Si les accusations sont avérées, il faudrait s’entendre à une grosse sanction pour le site web français.

Par ailleurs, lors de ses enquêtes, l’organisation de montagne britannique aurait découvert d’autres agissements de la plateforme de santé qui ne convenaient pas aux règles en vigueur. En parlant notamment de la sécurité lors des traitements des données personnelles des utilisateurs et la gestion efficiente des cookies, qui depuis un certain moment est un sujet très important pour les entreprises qui agissent sur le web.

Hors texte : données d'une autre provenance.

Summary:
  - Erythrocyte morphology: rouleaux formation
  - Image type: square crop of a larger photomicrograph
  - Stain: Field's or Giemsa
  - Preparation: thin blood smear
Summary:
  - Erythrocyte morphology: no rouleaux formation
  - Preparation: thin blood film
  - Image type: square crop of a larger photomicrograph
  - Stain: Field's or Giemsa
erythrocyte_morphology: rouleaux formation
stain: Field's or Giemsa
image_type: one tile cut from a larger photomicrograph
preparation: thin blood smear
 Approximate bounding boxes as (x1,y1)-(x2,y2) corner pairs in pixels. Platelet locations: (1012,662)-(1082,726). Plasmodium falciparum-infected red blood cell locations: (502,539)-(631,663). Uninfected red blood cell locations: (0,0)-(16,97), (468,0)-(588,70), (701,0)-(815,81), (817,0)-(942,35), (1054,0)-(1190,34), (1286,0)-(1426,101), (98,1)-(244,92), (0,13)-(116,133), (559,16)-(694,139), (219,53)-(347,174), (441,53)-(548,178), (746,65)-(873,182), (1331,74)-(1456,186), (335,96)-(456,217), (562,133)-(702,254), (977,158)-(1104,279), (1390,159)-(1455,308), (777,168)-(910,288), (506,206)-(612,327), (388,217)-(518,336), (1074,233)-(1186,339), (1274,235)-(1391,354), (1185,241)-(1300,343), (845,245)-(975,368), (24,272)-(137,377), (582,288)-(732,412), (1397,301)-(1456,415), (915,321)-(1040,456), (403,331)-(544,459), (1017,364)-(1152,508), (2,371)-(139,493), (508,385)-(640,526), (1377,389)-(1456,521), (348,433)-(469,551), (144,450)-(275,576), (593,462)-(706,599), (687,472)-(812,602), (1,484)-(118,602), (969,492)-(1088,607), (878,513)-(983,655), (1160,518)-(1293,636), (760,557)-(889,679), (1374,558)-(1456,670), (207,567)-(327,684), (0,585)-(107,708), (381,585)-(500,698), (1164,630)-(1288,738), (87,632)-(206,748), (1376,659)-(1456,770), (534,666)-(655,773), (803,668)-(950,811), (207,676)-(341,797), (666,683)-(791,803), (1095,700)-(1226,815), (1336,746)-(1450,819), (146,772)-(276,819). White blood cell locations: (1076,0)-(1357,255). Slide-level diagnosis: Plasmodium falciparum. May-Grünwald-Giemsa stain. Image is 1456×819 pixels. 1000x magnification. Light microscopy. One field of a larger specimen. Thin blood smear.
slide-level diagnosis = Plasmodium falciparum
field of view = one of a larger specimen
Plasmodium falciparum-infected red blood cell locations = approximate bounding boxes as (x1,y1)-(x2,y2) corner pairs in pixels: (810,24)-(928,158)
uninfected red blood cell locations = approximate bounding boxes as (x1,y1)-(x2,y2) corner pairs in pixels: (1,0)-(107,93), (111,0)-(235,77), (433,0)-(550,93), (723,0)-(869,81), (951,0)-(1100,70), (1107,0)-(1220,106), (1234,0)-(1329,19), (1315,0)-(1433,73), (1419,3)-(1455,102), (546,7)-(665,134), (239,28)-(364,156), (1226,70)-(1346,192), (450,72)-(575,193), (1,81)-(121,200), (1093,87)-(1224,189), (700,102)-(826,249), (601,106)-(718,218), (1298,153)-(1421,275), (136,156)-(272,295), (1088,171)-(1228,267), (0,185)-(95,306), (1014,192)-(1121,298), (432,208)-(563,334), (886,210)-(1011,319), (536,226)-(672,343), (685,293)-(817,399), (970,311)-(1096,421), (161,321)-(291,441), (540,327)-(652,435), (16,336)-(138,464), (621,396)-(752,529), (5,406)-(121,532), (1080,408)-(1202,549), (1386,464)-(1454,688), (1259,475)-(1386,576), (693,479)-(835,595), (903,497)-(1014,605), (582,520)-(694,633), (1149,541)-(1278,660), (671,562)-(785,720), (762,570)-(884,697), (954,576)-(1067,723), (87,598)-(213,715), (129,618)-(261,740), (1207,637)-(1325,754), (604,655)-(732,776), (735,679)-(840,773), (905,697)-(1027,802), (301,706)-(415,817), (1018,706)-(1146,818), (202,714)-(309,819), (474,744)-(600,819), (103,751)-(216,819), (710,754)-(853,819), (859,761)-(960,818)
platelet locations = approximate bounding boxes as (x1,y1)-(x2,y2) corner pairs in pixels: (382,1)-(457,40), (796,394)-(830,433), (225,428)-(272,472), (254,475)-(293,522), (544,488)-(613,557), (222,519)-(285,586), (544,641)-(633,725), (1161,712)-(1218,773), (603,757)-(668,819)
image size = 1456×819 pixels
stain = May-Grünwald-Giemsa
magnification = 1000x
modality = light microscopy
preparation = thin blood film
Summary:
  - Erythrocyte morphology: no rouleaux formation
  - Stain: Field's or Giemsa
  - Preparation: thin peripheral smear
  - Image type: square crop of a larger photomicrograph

Pour le moment le retour de l’autorité administrative de la protection des données personnelles est attendu. Sur ce coup la plateforme Doctissimo risque gros. C’est sûrement pour cette raison que le groupe TF1 a voulu éminemment réagir en s’exprimant sur le problème : « La sécurité des données personnelles de nos internautes est la priorité de Doctissimo. C’est pourquoi nous prenons toutes les mesures pour assurer l’intégrité des données de nos internautes. Nous agissons ainsi conformément à notre mission qui consiste à proposer gratuitement des contenus éditoriaux et des services de qualité tout en assurant la sécurité des données personnelles que nous confient nos utilisateurs lorsqu’ils créent un compte Doctissimo et utilisent nos services ».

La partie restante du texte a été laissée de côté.